→ **TASK BRIEF**: Gather every line below that contains the string "region" and copy each one in full.
━━━━━━━━━━
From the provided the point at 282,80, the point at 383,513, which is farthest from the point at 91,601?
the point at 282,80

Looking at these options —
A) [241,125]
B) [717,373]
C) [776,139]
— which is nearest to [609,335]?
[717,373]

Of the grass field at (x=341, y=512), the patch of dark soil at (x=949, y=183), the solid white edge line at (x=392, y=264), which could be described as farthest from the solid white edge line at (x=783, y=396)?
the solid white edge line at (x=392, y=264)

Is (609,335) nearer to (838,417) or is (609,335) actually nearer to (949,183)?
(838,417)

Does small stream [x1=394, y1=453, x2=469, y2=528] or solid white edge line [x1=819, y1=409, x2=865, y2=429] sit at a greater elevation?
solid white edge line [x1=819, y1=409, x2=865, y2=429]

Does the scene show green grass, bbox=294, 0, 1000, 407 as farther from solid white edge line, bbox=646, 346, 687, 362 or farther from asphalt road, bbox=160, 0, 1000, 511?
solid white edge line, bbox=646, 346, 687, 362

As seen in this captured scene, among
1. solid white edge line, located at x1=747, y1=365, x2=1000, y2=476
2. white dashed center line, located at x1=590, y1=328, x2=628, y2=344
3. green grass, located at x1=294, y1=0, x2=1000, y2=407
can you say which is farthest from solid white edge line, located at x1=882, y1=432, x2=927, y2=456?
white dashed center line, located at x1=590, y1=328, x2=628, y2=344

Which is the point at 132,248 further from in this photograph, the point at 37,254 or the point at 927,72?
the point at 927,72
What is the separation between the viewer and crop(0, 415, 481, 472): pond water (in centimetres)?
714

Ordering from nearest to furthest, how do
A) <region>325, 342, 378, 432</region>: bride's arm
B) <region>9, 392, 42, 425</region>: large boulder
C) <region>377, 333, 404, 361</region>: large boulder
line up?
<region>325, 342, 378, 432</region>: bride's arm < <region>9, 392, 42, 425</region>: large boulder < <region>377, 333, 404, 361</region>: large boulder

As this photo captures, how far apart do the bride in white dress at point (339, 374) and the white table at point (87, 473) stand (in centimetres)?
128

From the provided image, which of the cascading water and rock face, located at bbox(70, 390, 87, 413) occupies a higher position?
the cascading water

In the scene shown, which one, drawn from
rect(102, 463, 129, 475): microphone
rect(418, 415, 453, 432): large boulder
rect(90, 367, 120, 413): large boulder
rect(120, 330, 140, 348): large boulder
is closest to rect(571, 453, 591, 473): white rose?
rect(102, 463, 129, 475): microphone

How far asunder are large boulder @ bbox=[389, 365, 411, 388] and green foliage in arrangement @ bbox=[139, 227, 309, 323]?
━━━━━━━━━━
→ **TASK ANSWER**:
A) <region>325, 342, 378, 432</region>: bride's arm
B) <region>9, 392, 42, 425</region>: large boulder
C) <region>377, 333, 404, 361</region>: large boulder
<region>325, 342, 378, 432</region>: bride's arm < <region>9, 392, 42, 425</region>: large boulder < <region>377, 333, 404, 361</region>: large boulder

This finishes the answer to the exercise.